▸ **Required tasks**
1) Reproduce word for word the passage of the Morgan biography that opens with the words containing "In November 2016, the" and closes with "other NFL players.".
2) According to the Morgan biography, what degree did Morgan earn at Georgia Tech?

___ Document text

Morgan has spoken publicly about the medicinal properties of cannabis that he believes could benefit NFL players, particularly in treating and preventing the serious brain injuries and diseases that have afflicted many players. Morgan has called on the NFL to conduct research on the neuroprotective benefits of cannabis, as part of the league's stated commitment to making player health and safety issues a top priority. Morgan has also donated money to help fund medical cannabis research.

Morgan follows the lead of Eugene Monroe, who in March 2016 became the first active NFL player to openly advocate for the league to change its cannabis policy. Morgan and Monroe appeared together in a June 2016 interview with Katie Couric, the first time Morgan had spoken on the subject.

In November 2016, the NFL Player's Association announced the formation of a committee to study issues of pain management among players, including the use of cannabis as treatment. Morgan was named as a founding member of the committee.

Also in November 2016, Morgan was among the signatories of an open letter addressed to the NFL, urging a change in the league's policy towards cannabis. The letter was penned by Doctors for Cannabis Regulation and signed by several other NFL players.

Morgan is a board member of Athletes for Care, a group that advocates for athletes on various issues of health and safety including the use of cannabis as medicine. Morgan is also co-chair of the Doctors for Cannabis Regulation NFL steering committee.

During a 2017 game against the Houston Texans, Morgan wore a pair of cannabis-themed cleats as part of the NFL's "My Cause, My Cleats" campaign. The cleats promoted Realm of Caring Foundation, a non-profit organization supporting medical cannabis research.

==Post-NFL career==
Having already began a career as a real estate investor during his playing career, Morgan created the KNGDM Impact Fund, an Opportunity Zone fund to help investment in marginalized communities. He is also a brand ambassador for Beyond Meat.

==Personal life==
Morgan graduated from Georgia Tech with a degree in business management. In 2016 he graduated from the University of Miami's Executive MBA for Artists and Athletes program. Morgan is also a member of the Kappa Alpha Psi fraternity.

After Morgan's wife, Chef Charity Morgan, helped him to transition to a plant-based diet in early 2017, the couple convinced several other Tennessee Titans into making the change as well. Both Derrick and Charity appeared in the 2018 documentary about athletes who turn to a plant-based diet, The Game Changers. Morgan delivered his second child at home in April 2015.

In 2011, Morgan participated in a 24-day charity mission to deliver 22,000 hearing aids to children and adults in need across Africa.

______
___ Records

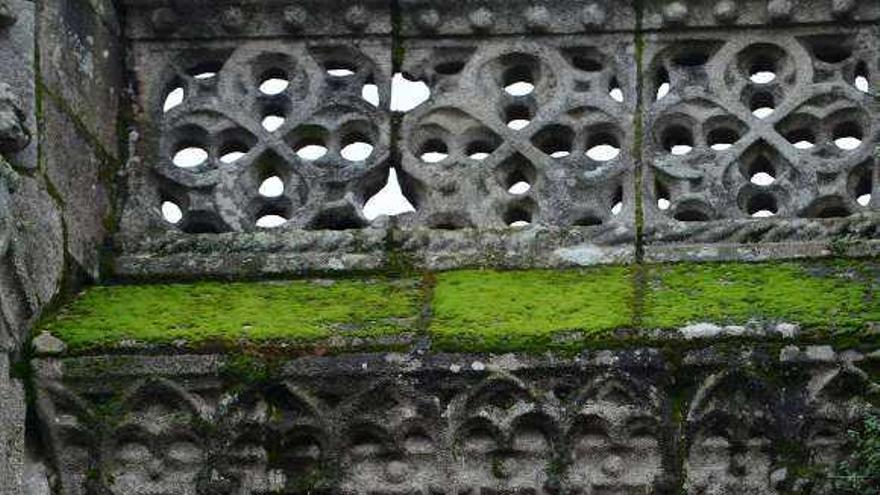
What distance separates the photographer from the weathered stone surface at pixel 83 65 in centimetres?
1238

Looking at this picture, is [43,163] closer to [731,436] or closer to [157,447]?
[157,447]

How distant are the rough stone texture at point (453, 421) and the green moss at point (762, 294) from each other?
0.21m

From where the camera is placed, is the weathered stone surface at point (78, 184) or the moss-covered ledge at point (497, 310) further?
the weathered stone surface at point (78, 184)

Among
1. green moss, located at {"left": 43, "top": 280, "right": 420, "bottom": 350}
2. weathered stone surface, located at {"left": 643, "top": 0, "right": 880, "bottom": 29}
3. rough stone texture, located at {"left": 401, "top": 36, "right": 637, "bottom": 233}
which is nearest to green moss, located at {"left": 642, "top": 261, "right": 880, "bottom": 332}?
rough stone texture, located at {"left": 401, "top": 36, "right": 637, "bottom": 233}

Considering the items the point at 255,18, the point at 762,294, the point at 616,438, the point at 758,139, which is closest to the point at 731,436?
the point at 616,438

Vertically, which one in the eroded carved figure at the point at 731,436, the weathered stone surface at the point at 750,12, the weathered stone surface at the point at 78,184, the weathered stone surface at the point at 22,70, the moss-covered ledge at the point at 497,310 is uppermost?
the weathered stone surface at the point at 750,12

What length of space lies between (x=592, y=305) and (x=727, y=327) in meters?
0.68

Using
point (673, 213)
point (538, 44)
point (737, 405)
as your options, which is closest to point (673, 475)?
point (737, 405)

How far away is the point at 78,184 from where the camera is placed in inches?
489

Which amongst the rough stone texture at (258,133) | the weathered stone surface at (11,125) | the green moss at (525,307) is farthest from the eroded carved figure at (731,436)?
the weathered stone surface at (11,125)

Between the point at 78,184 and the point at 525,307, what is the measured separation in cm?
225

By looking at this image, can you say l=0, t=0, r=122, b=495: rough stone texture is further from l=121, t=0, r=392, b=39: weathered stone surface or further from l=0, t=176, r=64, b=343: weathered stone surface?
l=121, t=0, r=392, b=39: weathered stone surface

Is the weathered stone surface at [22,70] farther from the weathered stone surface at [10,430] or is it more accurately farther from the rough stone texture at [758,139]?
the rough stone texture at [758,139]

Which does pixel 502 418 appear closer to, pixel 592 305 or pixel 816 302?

______

▸ **Expected responses**
1)
In November 2016, the NFL Player's Association announced the formation of a committee to study issues of pain management among players, including the use of cannabis as treatment. Morgan was named as a founding member of the committee.

Also in November 2016, Morgan was among the signatories of an open letter addressed to the NFL, urging a change in the league's policy towards cannabis. The letter was penned by Doctors for Cannabis Regulation and signed by several other NFL players.

2) A degree in business management.